Petugas itu membuka pintu sel hologram Ryouta lalu mendorong Ryouta ke dinding dan menyuntiknya dengan cepat.
"Sibyl tidak mungkin salah." kata petugas itu sambil menidurkan Ryouta yang lemas di lantai. Pandangan Ryouta mengabur dan tubuhnya terasa berat. Kelopak matanya semakin berat saat pintu selnya menutup. Petugas itu pergi saat kelopak matanya perlahan-lahan terkulai lemas. Sedetik kemudian, dunia Ryouta gelap kembali berkat obat penenang.
Ah, ingatkan Ryouta untuk selalu membenci Sibyl.
Ryouta terbangun karena suara raungan tangis dari depan selnya. Ryouta membuka matanya, mengerjapkannya perlahan. Berisik sekali, pikirnya.

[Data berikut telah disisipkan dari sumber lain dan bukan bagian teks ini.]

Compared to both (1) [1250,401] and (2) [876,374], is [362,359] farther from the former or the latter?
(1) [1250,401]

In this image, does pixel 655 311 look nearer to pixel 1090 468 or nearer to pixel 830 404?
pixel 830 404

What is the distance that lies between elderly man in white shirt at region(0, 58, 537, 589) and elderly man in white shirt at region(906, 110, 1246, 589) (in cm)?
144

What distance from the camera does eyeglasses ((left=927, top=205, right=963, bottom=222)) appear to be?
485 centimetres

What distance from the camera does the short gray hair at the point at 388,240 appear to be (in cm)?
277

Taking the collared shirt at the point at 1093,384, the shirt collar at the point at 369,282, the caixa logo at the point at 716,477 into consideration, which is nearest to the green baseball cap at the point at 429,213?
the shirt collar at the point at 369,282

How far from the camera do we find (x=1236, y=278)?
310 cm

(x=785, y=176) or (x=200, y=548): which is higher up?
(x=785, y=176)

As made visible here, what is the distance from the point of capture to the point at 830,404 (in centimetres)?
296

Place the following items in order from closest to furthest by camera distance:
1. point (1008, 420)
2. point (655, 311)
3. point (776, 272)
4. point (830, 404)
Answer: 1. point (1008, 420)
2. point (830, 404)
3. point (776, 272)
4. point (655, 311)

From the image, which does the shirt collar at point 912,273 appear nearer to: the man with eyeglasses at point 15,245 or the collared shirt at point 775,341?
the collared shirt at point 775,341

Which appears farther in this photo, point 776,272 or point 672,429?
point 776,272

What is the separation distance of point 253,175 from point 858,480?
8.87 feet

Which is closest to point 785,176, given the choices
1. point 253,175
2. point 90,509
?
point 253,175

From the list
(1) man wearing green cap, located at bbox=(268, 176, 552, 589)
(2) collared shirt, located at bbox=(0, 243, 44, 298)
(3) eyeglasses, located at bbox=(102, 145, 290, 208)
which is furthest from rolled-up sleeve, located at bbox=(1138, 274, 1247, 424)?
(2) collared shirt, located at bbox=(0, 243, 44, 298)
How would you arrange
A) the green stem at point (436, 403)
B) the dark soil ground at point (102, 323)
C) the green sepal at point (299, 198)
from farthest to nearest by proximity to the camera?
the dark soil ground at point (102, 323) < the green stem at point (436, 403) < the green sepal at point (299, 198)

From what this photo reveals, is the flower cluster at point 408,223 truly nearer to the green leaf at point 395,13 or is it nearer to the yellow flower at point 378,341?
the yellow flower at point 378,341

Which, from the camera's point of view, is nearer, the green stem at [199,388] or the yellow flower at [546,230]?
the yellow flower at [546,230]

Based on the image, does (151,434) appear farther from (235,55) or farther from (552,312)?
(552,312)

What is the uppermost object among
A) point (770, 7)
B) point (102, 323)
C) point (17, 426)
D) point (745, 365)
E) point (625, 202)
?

Ryouta meregangkan kepalanya, menggeliat setelah tidur cukup lama, sekaligus melihat apa yang terjadi di sel di depannya.
Seorang penghuni baru.
Sel di depannya sekarang diisi oleh seorang bocah lain dengan rambut hitam yang poninya terbelah dua. Ryouta mendekati teralisnya, menyandarkan punggungnya ke tembok dan mencuri pandang pada bocah yang sedang memungguginya itu.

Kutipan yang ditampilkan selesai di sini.